The book doesn't just argue this — it opens with a real case. In 1911, Roald Amundsen and Robert Falcon Scott raced to the South Pole. Amundsen's team covered a consistent distance every day, around 15–20 miles, resting on good-weather days so they wouldn't burn out, and pushing through bad ones. Scott drove his team hard whenever the weather was good and holed up when it wasn't. Amundsen reached the Pole first and came home alive. Scott arrived second, and he and his entire team died on the return. Same route. Same conditions. Different discipline.
Here's what people miss: the 20 Mile March has two halves, and almost everyone only remembers the first.
The first half is the floor — you hit your number even when it hurts. Bad quarter, bad mood, bad weather, you still ship the 20. Fine. That one's easy to nod along to; it's discipline-as-greeting-card.

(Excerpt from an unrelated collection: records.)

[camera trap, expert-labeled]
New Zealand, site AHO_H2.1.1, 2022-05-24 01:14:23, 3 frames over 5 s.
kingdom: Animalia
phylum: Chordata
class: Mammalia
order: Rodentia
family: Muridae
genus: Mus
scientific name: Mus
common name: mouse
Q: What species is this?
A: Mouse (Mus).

The second half is the ceiling, and it's the part people genuinely hate: you stop at 20 even when you could do 40. When the market is roaring and you're on a hot streak and everything is begging you to floor it — you hold the line anyway. Leaving free miles on the table feels insane. But the restraint is the point. The 40-mile days are exactly what wreck you. You overextend, you spend the reserves, and then the storm hits while you're already exhausted and exposed, and you lose far more than the extra miles ever bought you.
Collins gives the criteria for a real march, not a slogan: a clear performance marker, a self-imposed constraint (your ceiling, not the market's), something within your control to hit, on a time frame with teeth — long enough to matter, short enough that you can't cheat. And then you actually do it, consistently, in good years and bad.
The companies he studied lived this. Stryker, the medical-device firm, ran for years on CEO John Brown's target of roughly 20% net earnings growth every single year — and Brown handed out a "Snorkel Award" to any division leader who sank below the line, so they'd remember they were underwater. Southwest Airlines stayed profitable every year for decades by refusing to expand into new cities faster than it could absorb them, even when it easily could have grabbed more. They left growth on the table on purpose. That's the ceiling in action.
So that's the whole rant, and it's barely a rant because it's mostly just true: consistency quietly beats heroics. The sprinter looks more impressive on any given good day. But the marcher is still walking when the sprinter is face-down in the snow, and over 3,000 miles that's the only comparison that counts. Pick your 20 miles. Hit it when it's hard. And — the harder discipline — stop when it's easy.